Text under study:
Presently the patient has cognitive decline including memory, attention-executive, language and visuospatial functions, uses Botox for spasticity and occasionally has urinary incontinence.

The MRI imaging study was performed using a 1.5-Tesla scanner with sequence that includes T1: turbo field echo 3D, acquisition matrix: 300 × 300, plane of acquisition: sagittal, slice thickness: 1 mm, repetition time: 7.5 ms, echo time: 3.6 ms, flip angle: 8°, and FLAIR: turbo inversion recovery 3D, acquisition matrix: 224 × 224, plane of acquisition: sagittal, slice thickness: 1.12 mm, repetition time: 4800 ms, echo time: 296.16 ms, flip angle: 90°.

Discussion

Autosomal recessive HSP-TCC presents clinically as progressive spastic paraplegia due to distal axonopathy of the pyramidal tract. Clinical manifestations begin during childhood or puberty, and classical evolution implies cognitive impairment, which sometimes precedes the onset of paraparesis. ³ Young patients with these neurological symptoms and no family background for HSP, could benefit from MRI evaluation. Regarding MRI characteristics of HSP, it was first considered that TCC was specific for HSP type 11 but it can be present in about one-third of recessive HSP cases. Intriguingly, the involvement of the forceps minor of the corpus callosum has been described concerning HSP type 11 and rarely associated with HSP type 15. As a result, axial sections shows abnormal signal intensity, that is, hypo- and hyperintense on T1- and T2-FLAIR images, respectively. Due to the radiological resemblance to lynx ears, the sign received this name. ⁵ A recent publication demonstrated the high sensitivity and specificity values of this sign, with moderate to substantial interrater reliability in both FLAIR and T1 sequences, to suggest recessive forms of HSP. The authors advise that in a patient with sporadic HSP or atypical clinical scenario, it can be a useful sign to suspect the above described HSP subtypes. ⁵

Less specific findings on MRI are widespread white matter hyperintensities and cortical and deep grey matter volume reduction. To understand the broad spectrum of MRI features, Agosta et al. found a direct correlation between disease severity and white matter involvement. Furthermore, damage in the interhemispheric, limbic, corticocortical, and cerebellar white matter tracts was associated with cognitive impairment. ²

Selective damage to the corpus callosum is interesting. Currently, the evolutionary moment in which it is affected is unknown. Even in our case, the patient already had atrophy of the corpus callosum on MRI assessment 1 year after the clinical onset, but definitive diagnosis was made after 4 years of queries and multiple complementary studies. Therefore, in order to reduce the diagnosis time, the radiologist must be aware of and detect the ears of the lynx sign. This information could help neurologists, since it would limit genetic tests by reducing the spectrum of the disease ⁶ and redirecting symptomatic treatment.

Material supplied:
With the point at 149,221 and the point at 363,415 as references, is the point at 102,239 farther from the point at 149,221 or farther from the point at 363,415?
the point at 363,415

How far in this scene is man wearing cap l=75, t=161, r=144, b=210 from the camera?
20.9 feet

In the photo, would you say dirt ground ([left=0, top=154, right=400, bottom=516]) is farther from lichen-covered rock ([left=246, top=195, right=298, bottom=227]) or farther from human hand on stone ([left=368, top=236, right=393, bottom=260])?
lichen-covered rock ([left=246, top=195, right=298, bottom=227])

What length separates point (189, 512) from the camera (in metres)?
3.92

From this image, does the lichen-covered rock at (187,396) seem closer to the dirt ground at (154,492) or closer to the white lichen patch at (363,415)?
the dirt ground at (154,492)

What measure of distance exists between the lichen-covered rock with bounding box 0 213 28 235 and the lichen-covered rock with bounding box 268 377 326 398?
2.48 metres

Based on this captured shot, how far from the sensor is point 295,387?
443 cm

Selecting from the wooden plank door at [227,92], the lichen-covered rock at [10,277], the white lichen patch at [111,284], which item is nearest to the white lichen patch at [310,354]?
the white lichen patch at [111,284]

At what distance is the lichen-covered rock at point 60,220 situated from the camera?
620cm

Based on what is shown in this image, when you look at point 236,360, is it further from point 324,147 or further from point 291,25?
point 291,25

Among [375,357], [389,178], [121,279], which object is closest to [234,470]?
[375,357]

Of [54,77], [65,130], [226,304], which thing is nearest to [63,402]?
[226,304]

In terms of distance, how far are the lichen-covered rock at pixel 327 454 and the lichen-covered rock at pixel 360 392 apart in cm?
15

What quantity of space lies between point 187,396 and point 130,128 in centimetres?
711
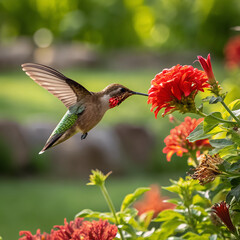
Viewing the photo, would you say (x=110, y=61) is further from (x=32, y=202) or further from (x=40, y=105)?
(x=32, y=202)

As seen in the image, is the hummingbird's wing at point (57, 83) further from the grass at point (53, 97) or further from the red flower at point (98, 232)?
the grass at point (53, 97)

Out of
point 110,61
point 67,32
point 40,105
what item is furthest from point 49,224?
point 67,32

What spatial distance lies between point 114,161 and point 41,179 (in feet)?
2.31

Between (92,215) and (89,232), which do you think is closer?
(89,232)

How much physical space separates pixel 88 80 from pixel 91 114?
212 inches

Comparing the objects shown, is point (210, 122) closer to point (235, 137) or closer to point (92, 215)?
point (235, 137)

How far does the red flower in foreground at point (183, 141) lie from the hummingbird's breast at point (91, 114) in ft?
0.53

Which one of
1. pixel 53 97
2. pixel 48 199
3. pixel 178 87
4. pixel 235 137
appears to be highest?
pixel 53 97

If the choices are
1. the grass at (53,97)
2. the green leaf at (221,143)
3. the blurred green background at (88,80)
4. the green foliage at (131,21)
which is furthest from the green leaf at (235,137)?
the green foliage at (131,21)

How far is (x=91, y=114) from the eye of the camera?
109 cm

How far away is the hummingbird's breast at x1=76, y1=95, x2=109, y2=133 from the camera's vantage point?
3.51 feet

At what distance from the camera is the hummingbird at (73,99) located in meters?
1.05

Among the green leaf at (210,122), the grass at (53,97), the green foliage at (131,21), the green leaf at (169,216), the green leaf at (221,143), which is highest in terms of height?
the green foliage at (131,21)

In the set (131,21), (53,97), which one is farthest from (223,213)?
Result: (131,21)
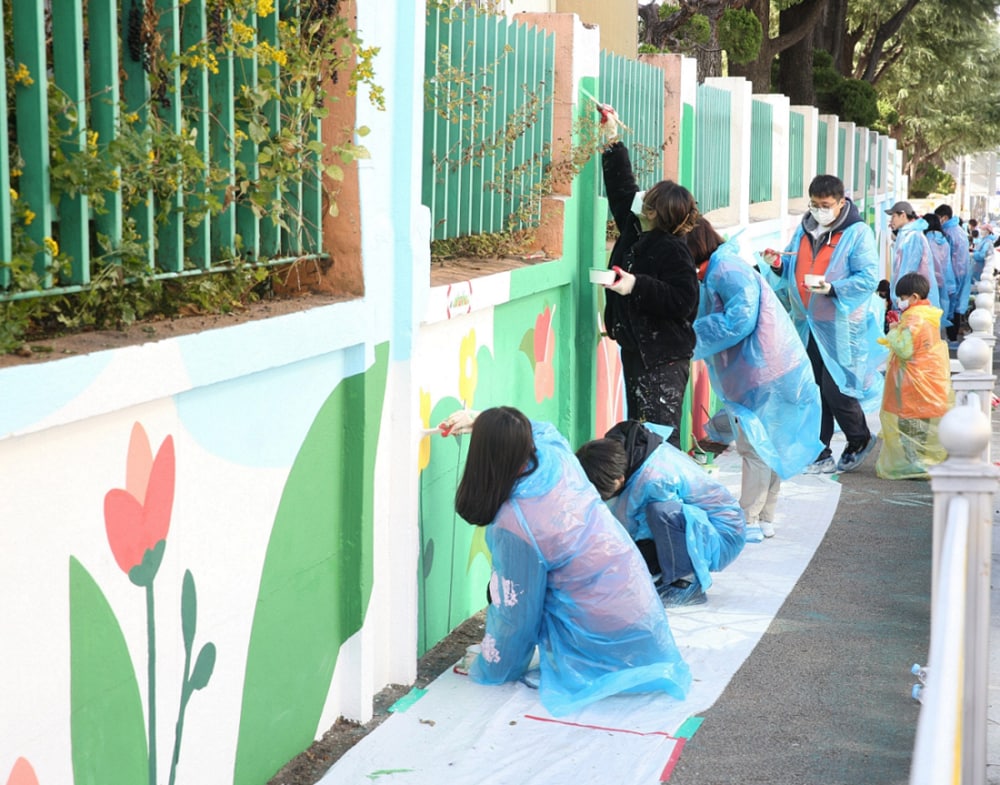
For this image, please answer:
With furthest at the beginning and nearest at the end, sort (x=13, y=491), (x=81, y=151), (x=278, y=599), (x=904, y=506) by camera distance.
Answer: (x=904, y=506) < (x=278, y=599) < (x=81, y=151) < (x=13, y=491)

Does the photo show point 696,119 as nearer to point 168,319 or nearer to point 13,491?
point 168,319

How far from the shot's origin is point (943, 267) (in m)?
15.3

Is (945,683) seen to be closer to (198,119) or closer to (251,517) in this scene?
(251,517)

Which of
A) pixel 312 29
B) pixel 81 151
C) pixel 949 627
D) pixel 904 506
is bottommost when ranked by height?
pixel 904 506

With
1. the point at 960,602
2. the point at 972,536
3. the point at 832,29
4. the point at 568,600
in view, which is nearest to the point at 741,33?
the point at 832,29

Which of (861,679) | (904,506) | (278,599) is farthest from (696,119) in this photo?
(278,599)

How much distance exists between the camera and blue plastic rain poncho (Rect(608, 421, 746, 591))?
537 centimetres

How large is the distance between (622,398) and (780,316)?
1.45 metres

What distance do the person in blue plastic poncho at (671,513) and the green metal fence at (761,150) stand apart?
6.84 m

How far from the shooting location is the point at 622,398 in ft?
25.5

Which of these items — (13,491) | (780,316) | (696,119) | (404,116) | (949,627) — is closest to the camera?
(949,627)

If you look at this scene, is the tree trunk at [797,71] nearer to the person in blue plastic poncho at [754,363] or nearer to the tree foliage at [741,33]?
the tree foliage at [741,33]

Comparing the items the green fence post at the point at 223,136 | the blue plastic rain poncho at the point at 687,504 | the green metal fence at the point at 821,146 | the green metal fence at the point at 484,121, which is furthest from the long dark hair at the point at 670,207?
the green metal fence at the point at 821,146

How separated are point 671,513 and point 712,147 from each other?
5353mm
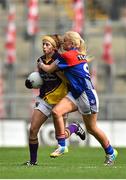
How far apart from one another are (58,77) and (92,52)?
2317 cm

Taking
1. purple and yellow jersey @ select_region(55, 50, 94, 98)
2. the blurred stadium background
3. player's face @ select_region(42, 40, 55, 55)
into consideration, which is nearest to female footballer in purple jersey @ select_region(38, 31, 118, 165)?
purple and yellow jersey @ select_region(55, 50, 94, 98)

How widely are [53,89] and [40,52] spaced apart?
2122cm

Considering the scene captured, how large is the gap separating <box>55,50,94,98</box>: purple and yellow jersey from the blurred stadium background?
13.2 meters

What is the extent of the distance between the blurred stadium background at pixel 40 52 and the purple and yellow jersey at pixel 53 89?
12.8m

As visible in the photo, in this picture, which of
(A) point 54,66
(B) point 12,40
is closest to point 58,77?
(A) point 54,66

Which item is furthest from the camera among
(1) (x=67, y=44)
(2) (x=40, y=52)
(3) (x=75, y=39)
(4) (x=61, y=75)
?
(2) (x=40, y=52)

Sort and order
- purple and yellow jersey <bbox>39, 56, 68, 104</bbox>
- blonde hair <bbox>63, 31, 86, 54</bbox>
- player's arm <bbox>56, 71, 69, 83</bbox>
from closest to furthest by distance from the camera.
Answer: blonde hair <bbox>63, 31, 86, 54</bbox> → player's arm <bbox>56, 71, 69, 83</bbox> → purple and yellow jersey <bbox>39, 56, 68, 104</bbox>

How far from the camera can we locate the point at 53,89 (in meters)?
15.1

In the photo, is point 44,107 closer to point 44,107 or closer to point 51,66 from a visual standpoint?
point 44,107

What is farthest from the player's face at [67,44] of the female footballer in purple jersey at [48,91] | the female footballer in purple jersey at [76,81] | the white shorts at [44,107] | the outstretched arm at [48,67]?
the white shorts at [44,107]

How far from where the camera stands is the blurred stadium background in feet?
94.5

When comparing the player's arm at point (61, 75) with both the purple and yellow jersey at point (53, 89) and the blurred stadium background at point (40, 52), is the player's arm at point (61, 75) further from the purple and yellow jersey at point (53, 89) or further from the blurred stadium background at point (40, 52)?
the blurred stadium background at point (40, 52)

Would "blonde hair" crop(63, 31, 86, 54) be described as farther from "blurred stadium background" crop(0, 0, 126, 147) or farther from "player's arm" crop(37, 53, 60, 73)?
"blurred stadium background" crop(0, 0, 126, 147)

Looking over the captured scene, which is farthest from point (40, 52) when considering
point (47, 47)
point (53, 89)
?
point (47, 47)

Required action: Reproduce the passage of the spastic paraplegia text starting at "The MRI imaging" and ending at "flip angle: 90°.".

The completed task:
The MRI imaging study was performed using a 1.5-Tesla scanner with sequence that includes T1: turbo field echo 3D, acquisition matrix: 300 × 300, plane of acquisition: sagittal, slice thickness: 1 mm, repetition time: 7.5 ms, echo time: 3.6 ms, flip angle: 8°, and FLAIR: turbo inversion recovery 3D, acquisition matrix: 224 × 224, plane of acquisition: sagittal, slice thickness: 1.12 mm, repetition time: 4800 ms, echo time: 296.16 ms, flip angle: 90°.